Independent Bill Walker used to be a Republican, remains socially conservative, and is a deficit hawk promising to cut spending and raise taxes on somebody to balance the budget. So this put Democrats in a curious position of supporting a social conservative in order to break into Alaska's Republican-dominated state house. Moreover, Republicans find themselves walking the fine line of pointing out Walker's stances on abortion and gay marriage to Democrats without offending socially conservative Parnell voters.
In Florida a former and current governor are in a tight race tomorrow, with enough irritated voters that the libertarian candidate pulls about 7 percent of the likely vote. Polls show former governor Republican-turned-Democrat Charlie Crist with an average of 42 percent of the vote, incumbent Republican Rick Scott with 41.2 percent and libertarian candidate Adrian Wyllie with 7 percent.

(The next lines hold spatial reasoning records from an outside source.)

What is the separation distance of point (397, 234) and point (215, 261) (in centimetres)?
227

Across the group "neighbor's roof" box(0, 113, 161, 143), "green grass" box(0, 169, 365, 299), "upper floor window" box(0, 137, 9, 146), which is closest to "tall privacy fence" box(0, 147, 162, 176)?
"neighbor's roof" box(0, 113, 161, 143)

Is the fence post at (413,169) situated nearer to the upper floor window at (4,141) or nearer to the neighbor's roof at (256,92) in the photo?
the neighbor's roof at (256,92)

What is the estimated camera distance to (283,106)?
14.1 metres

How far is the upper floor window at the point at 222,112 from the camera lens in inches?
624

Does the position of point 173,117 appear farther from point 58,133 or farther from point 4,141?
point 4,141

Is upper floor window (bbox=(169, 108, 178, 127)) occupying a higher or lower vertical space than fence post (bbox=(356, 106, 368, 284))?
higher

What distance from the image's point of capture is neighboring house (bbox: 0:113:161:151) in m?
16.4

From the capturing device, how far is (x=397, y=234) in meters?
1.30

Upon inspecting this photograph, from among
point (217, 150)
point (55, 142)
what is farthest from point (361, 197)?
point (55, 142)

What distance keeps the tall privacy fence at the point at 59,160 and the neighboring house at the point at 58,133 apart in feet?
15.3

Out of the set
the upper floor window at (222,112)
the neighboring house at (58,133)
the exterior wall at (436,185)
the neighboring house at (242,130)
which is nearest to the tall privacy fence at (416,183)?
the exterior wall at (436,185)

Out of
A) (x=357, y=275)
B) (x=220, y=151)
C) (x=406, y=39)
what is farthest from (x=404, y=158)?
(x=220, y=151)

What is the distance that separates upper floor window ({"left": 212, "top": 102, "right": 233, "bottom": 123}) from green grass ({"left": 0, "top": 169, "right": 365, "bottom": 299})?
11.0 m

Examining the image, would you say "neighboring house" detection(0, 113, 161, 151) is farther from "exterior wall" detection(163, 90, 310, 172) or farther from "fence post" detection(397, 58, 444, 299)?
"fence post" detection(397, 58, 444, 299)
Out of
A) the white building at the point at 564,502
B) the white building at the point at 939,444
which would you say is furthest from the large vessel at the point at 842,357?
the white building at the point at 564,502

Voters are disillusioned with both candidates, perhaps because neither can claim outsider status having both filled the office before. Moreover, both Scott and Crist are underwater on their favorables (Scott 48 to 41, Crist 47 to 40). Consequently, the race has considerably more undecided voters than usual. Political Science Professor Susan MacManus argues that ultimately voters will decide the Florida governor's race based not on whom they like, but whom they dislike less.
While undecided voters and independents tend to tilt toward Crist in this race, libertarian candidate Wyllie pulls voters from both Crist and Scott, although slightly more from Scott. For instance, a St. Leo University poll finds Crist with 43 percent, Scott with 40 percent, and Adrian Wyllie with 8 percent. However, if no libertarian candidate were in the race, Scott would receive a 5-point bump and Crist a 2-point bump, tying at 45 percent each. Interestingly, while Scott struggles with a major gender gap (35% to Crist's 50%) men and women are equally likely to support the libertarian (about 7%). White and Hispanic Americans are also equally likely to support the libertarian (9 percent). Young people (14%) are twice as likely as those over 40 (7%) to favor Wyllie. However, with Wyllie out of the race, most of these younger voters choose Scott over Crist.
Rick Scott was initially swept into power riding the 2010 tea party wave, and has managed to keep grassroots conservatives only marginally pleased with his tenure. In contrast to the several toss up senate races, Scott has not enlisted the help of tea party favorites like Sen. Ted Cruz and former Alaska Gov. Sarah Palin. Instead, he has sought the support of Louisiana Gov. Bobby Jindal, New Jersey Gov. Chris Christie, former Florida Gov. Jeb Bush, and Texas Gov. Rick Perry, indicating he's trying to reach more moderate voters.
Charlie Crist has sought the help of Vice President Joe Biden on the campaign trail, and Rev. Al Sharpton and Rev. Jesse Jackson signaling his attempt to turn out more left-of-center voters.
Unlike most other races with third-party candidates, Maine's independent candidate Eliot Cutler is siphoning off votes primarily from Democratic Rep. Mike Michaud, who is in an extremely tight race with Republican incumbent Paul LePage. Real Clear Politics shows LePage with an average of 41.2 percent, Michaud with 39.8 percent, and Cutler with 12.3 percent.
Rather than having distinct issue positions, Cutler's views tend to align with the Democratic candidate Michaud, however he's proven himself a formidable campaigner and debater. Cutler is socially liberal, supports universal health care and college education, campaign finance reform, and repealing "outdated" regulations. Indeed, polls have found that on average, 64 percent of Cutler voters would pick Michaud as their second choice, and 36 percent would pick LaPage.
In efforts to win back some of these potential Michaud voters, Maine Democrats have sought to point out how Cutler is not liberal enough on public sector unions, taxes, the minimum wage, and criticized him for calling free college tuition a "gift." Michaud has brought in Democratic heavy weights, such as President Bill Clinton as well as President Barack Obama and Michelle Obama in order to court Cutler voters.
Without gaining serious traction in the polls, Cutler held a press conference last week telling his supporters to vote for someone else if they don't think he can win. This prompted Independent Sen. Angus King to shift his support to Democratic candidate Michaud.
Third party candidates in tight governors races reveal that such candidates can peel off voters from both Democratic and Republican mainstream candidates. In the last minute scramble to pick up swing voters and re-capture third party voters, partisan activists resort to crossing party lines and positions in efforts to win.